No centro da composição, envolvida por uma moldura ornamental que lembra gravuras antigas e cordéis sertanejos, aparece a figura de um homem idoso sentado, claramente associado a Riobaldo narrador. Ele está em posição reflexiva, como quem conta ou rememora sua história, reforçando o caráter oral e confessional do romance. Seu olhar é dirigido ao vasto sertão, espaço que não é apenas geográfico, mas existencial e filosófico.
Cortando toda a cena, um rio sinuoso percorre a paisagem como uma verdadeira “vereda”. Ele simboliza a travessia da vida, o fluxo da memória e da narrativa, além da própria linguagem rosiana — tortuosa, inventiva, cheia de desvios e profundidade. Dentro desse rio surgem cenas fragmentadas: barcos, figuras humanas, animais, objetos e signos, sugerindo episódios da narrativa, lembranças dispersas e imagens mentais que se acumulam no relato de Riobaldo.
À direita, a figura de um jagunço a cavalo, armado, representa o mundo da guerra, da violência e da vida errante dos bandos do sertão. Ele encarna o destino jagunço, a lei do conflito e a ética ambígua que atravessa o romance. Próximas a ele, surgem duas figuras femininas, frequentemente interpretadas como diferentes faces de Diadorim — a dualidade entre o masculino e o feminino, o amor interdito, o segredo e a revelação. Essa duplicidade visual dialoga diretamente com o mistério central da obra e com a tensão entre aparência e essência.

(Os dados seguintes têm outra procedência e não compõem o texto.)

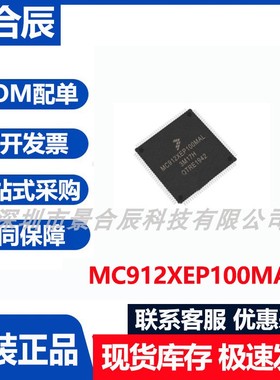 原装正品MC912XEP100MAL封装QFP112微控制器芯片集成电路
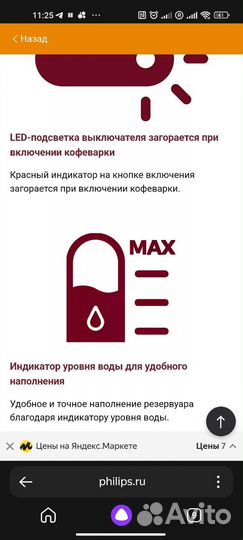 Кофеварка капельная philips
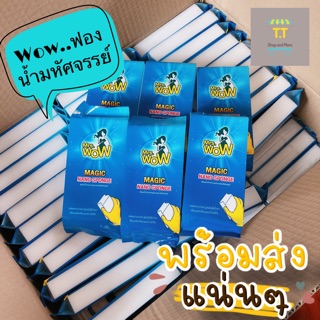 💙พร้อมส่ง🧽ฟองน้ำมหัศจรรย์ Mrs.Wow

O céu, com sol e lua coexistindo, reforça a ideia de ambiguidade e coexistência dos opostos: bem e mal, Deus e diabo, razão e instinto — questões centrais na reflexão de Riobaldo. Os cactos, o chão árido e as casas isoladas reafirmam o sertão como espaço mítico, onde o real e o sobrenatural se misturam continuamente.
Os dizeres presentes na moldura — “Grande Sertão: Veredas” e “A linguagem como invenção e mundo” — explicitam a chave interpretativa da imagem: o sertão de Guimarães Rosa não existe apenas como paisagem física, mas é criado pela palavra. A ilustração, assim, não representa uma cena específica do romance, mas traduz seu espírito: um mundo construído pela linguagem, onde narrar é existir, lembrar é atravessar, e o sertão é, acima de tudo, interior.